New string quartets are mushrooming at such a rate these days that it's almost impossible to keep tabs on them all.

At the start of what will hopefully be a long and productive life, each one is likely to dazzle as much as delve.

This was the case with the Finzi, first-prize winner in this year’s Royal Overseas League competition and recently quartet-in-residence for two weeks at Aldeburgh.

It needs no further lessons in attacking the music, its restlessness in the stormier passages of this programme at the latest of the Riverfront's Celebrity Classical Concert Series giving Mozart, Debussy and Brahms the sort of jolt that makes the audience sit up.

One began to speculate if it were not the drive rather than the ambience which gave rise to some troublesome intonation.

Beneath the turmoil, however, these musicians were capable of a cool delicacy, particularly in the slow movement of the Debussy G minor String Quartet, a place of enchantment and repose in sharp contrast to the opening - spontaneous but in this case with a fair amount left to chance - and the deftly-handled scherzo.

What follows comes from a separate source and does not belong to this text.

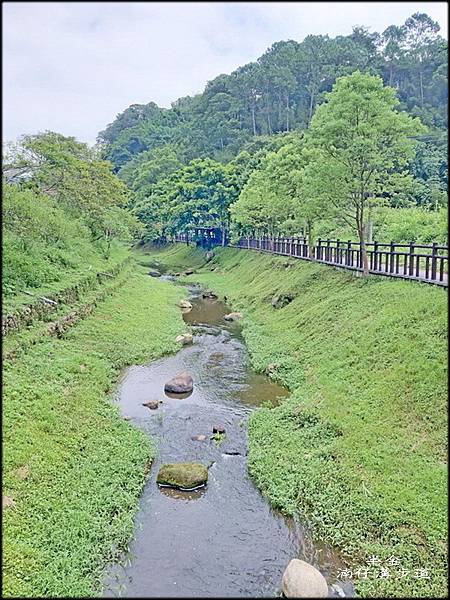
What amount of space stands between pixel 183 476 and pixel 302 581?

In Brahms’s C minor Quartet Op.51 No.1 they accommodated unleashed emotion with the right balance of technique and temperament, though at times the sheer whoosh of the playing was headlong.

Mozart’s B flat ‘Hunt’ Quartet No. 17 was as good an example as any of how much has gone into preparing the way for leader Sara Wolstenholme to keep things both on cue and on the move. Refinement, of course, will be ongoing.